I ask María if she can explain the weaving process used to make Mestiza products. “I can go one step better than that, I’ll show you,” she tells me, revealing a little bag and emptying a pile of nylon scraps onto the table. “This is all done by hand, our consciousness of the environment means we don’t use machines. Ours is a handicraft,” she assures me, and begins to weave the scraps of nylon between her fingers in a criss-cross fashion and knot them together. “You need nimble fingers to do this!” she exclaims. “You then go on to use a wooden frame as a support. For now this is our only technique but maybe in the future we will go on to develop more.”
Mestiza follow socially as well as environmentally conscious practices in their production process. There is no factory; the products are quite literally home-made. “We go to poor neighbourhoods in Buenos Aires and give women who can’t go out to work the chance to earn their own living from home. These women may have families to support and a household to run, preventing them from leaving their barrio,” explains Irene.
I ask if these disadvantaged women are paid fairly and am told that the weavers receive a consistent 50% of the sale price of the product. The bags typically sell for between $70 and $120 and Mestiza have produced around 300 of them since starting out three years ago.

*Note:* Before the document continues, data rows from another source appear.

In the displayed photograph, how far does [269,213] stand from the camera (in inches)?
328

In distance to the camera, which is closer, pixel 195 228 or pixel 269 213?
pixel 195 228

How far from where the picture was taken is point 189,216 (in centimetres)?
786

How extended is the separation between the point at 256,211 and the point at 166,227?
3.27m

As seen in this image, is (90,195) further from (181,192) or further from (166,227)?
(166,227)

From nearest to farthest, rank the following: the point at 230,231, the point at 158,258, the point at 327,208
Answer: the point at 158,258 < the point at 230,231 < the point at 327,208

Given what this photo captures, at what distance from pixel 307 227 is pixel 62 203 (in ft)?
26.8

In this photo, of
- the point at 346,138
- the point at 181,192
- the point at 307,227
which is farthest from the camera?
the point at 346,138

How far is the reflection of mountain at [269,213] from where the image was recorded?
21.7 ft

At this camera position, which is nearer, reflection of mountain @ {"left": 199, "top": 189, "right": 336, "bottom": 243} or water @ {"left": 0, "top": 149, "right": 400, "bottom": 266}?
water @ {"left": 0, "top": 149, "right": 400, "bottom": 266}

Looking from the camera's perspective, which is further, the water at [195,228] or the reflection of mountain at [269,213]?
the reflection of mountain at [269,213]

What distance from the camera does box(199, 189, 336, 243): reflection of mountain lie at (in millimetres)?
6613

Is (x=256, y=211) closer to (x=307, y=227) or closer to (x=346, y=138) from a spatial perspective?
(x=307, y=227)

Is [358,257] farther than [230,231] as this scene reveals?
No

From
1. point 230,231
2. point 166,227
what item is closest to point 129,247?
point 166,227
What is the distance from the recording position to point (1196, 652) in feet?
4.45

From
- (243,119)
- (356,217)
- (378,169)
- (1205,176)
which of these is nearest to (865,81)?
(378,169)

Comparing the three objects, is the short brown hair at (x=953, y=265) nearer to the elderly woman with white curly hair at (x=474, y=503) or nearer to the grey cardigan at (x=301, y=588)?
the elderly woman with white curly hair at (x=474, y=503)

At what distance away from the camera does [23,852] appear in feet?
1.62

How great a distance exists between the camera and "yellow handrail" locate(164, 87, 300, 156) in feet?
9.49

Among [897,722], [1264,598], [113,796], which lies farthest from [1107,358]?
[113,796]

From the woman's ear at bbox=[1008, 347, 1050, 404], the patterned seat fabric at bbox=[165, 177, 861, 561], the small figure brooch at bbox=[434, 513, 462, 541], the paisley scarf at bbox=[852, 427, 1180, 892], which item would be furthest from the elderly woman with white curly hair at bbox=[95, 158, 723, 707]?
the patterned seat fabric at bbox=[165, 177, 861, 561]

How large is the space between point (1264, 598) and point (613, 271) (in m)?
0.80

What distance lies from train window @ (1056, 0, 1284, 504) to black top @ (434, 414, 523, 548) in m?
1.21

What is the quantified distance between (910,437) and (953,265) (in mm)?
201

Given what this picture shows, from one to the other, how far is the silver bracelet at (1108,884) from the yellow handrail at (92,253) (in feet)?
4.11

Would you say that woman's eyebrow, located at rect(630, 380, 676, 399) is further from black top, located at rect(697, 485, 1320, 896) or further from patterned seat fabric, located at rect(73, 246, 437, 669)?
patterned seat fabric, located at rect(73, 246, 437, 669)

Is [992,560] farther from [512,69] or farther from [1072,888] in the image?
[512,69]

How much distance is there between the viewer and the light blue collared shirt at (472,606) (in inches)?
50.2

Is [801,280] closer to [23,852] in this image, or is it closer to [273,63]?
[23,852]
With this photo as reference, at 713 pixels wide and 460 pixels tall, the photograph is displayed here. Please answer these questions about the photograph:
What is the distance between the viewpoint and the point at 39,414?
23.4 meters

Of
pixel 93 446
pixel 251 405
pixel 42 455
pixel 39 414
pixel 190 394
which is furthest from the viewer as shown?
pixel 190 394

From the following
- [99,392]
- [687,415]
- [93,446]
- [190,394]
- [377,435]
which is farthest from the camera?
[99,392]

Scrap nylon is the principal material used in the production of Mestiza’s range of bags, belts and shawls. Other textile leftovers are utilised for details such as fabric flowers and denim handles. They show me a rainbow-coloured bag, the effect of which has been created with stamps and coloured ink. I am told that the search is currently on for discarded leather in an effort to develop the range of materials recycled. I ask where they get these materials from and Irene explains that no official agreement with the fabric factories they collect scrap materials from exists but they hope to organise a proper programme soon.
María is in charge of marketing for Mestiza and I ask her to describe the profile of the typical Mestiza client. “We mainly sell to young professional women from the age of 30 to 40,” she explains. “Unfortunately most of these women aren’t buying out of environmental consciousness, rather they like the design and the reasonable price… Only very recently have people started becoming interested in the ethics of eco-fashion. The market in Argentina is still small. Our bags have to be attractive because we are competing with all other handbag manufacturers.”
For the above reasons, Mestiza products seem to be rather hard to come by. María, Irene and Rosa started out selling a small range of handbags in open-air markets and fairs around the city three years ago. Last year Argentine fashion label ‘Las Pepas’ ordered a range of handbags to add to its Summer ‘07 collection after the team took a selection of bags to display to them and presented them with a lucrative business proposition.
The Mestiza company would like to open stores in Buenos Aires with other prestigious designer labels, but for now their products are only available via their website. “We would like to sell to clients overseas some time in the future but sending packages abroad is expensive and at this time we lack the economic means,” says Irene. “We plan to seek governmental help in the form of part-funding,” says María hopefully.